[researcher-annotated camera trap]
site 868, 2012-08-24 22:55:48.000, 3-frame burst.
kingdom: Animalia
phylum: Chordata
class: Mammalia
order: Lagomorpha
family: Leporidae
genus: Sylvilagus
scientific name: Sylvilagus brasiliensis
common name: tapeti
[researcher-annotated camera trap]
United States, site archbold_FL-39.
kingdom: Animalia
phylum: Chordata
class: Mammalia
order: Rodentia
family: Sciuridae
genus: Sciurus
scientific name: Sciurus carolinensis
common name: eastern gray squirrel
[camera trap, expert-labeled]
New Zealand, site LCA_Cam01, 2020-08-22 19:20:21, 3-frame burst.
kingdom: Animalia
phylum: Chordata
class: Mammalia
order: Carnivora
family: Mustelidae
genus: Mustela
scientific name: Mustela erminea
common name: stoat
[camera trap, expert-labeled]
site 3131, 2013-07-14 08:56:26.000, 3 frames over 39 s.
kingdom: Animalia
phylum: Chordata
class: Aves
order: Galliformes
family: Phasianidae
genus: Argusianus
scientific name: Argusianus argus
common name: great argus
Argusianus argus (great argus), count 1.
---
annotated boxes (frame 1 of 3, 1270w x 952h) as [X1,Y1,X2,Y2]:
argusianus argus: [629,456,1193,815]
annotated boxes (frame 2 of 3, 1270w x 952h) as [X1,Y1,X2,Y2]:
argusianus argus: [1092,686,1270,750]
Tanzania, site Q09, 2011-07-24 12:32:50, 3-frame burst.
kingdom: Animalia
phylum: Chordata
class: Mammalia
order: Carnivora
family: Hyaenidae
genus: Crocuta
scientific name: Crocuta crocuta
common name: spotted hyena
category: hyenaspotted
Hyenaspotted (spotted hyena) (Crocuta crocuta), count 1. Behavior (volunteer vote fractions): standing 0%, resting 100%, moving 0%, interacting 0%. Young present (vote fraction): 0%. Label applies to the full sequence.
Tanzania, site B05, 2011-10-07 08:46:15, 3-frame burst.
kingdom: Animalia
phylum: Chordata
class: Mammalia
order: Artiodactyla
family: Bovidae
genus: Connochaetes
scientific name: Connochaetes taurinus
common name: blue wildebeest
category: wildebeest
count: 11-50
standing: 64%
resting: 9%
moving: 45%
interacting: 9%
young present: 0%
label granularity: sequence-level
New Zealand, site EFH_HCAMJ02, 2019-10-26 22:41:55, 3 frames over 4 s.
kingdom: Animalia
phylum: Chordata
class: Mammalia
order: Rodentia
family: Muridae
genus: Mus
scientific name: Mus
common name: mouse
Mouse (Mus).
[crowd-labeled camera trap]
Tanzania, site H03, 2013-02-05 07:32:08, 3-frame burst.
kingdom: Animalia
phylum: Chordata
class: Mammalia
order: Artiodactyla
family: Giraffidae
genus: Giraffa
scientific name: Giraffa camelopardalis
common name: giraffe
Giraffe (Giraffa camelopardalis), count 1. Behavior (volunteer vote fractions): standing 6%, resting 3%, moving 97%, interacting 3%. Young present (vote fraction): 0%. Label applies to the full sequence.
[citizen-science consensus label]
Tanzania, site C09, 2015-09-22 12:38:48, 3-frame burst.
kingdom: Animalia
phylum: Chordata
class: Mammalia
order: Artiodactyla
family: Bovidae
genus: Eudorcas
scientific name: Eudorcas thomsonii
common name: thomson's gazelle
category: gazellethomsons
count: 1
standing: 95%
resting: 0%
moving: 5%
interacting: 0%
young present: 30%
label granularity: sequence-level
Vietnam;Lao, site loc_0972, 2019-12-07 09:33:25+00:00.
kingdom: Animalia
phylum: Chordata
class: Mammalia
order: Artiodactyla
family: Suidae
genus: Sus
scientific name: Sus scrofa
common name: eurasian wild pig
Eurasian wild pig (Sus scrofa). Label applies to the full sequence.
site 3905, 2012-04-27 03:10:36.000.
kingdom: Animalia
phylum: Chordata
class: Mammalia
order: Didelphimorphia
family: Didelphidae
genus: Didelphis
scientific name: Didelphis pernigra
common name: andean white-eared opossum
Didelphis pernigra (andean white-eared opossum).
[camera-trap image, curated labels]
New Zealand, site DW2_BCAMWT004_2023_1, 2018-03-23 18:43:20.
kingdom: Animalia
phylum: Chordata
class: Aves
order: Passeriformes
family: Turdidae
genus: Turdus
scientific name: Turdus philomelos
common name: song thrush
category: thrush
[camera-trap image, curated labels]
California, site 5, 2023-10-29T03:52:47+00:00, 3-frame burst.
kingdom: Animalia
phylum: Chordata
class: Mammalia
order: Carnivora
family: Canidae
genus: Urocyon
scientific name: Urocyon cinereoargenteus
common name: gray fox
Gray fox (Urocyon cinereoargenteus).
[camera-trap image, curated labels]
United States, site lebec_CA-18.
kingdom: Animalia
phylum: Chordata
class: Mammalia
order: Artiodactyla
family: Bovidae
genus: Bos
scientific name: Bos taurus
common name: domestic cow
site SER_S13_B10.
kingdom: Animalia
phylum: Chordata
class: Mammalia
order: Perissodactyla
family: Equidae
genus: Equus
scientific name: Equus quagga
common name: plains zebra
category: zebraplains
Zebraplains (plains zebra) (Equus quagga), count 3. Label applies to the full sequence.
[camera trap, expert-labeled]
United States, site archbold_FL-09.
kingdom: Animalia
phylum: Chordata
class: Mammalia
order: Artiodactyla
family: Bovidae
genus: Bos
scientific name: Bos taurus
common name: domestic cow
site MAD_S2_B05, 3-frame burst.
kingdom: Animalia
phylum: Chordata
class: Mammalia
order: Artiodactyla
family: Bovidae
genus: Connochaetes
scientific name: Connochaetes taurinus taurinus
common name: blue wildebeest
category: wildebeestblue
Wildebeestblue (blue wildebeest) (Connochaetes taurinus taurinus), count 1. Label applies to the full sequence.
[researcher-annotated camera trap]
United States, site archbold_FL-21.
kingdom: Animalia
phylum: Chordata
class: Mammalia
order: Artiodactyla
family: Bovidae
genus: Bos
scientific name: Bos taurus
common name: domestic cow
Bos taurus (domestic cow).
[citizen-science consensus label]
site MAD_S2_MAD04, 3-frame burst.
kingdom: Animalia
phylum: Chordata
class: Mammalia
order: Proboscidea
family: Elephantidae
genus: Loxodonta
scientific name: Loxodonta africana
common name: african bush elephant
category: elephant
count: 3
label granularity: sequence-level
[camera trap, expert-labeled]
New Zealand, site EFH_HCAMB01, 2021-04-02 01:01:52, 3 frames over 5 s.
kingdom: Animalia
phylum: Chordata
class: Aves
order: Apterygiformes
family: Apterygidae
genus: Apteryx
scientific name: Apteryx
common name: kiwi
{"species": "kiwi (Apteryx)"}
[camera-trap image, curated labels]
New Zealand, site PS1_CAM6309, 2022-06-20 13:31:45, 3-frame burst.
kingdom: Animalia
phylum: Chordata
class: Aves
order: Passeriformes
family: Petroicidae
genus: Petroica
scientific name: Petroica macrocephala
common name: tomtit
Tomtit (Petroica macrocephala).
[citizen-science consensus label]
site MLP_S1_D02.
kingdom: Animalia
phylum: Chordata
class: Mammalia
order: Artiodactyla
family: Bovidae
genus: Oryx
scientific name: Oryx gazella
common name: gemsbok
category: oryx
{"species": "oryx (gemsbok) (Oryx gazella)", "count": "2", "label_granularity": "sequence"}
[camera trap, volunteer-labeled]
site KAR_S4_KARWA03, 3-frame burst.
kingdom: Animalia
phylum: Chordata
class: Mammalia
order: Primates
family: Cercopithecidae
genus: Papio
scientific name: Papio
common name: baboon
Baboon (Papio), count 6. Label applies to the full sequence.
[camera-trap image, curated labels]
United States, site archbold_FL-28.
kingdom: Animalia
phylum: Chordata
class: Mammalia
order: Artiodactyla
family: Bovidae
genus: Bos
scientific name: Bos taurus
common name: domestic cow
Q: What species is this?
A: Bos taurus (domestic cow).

------------------------

## EXERCISE
Take the stretch of lines above from the one containing "Vietnam;Lao, site loc_0972, 2019-12-07" through the one containing "scientific name: Sus scrofa" and repeat it exactly, adding no other line.

## RESULT FOR THIS EXERCISE
Vietnam;Lao, site loc_0972, 2019-12-07 09:33:25+00:00.
kingdom: Animalia
phylum: Chordata
class: Mammalia
order: Artiodactyla
family: Suidae
genus: Sus
scientific name: Sus scrofa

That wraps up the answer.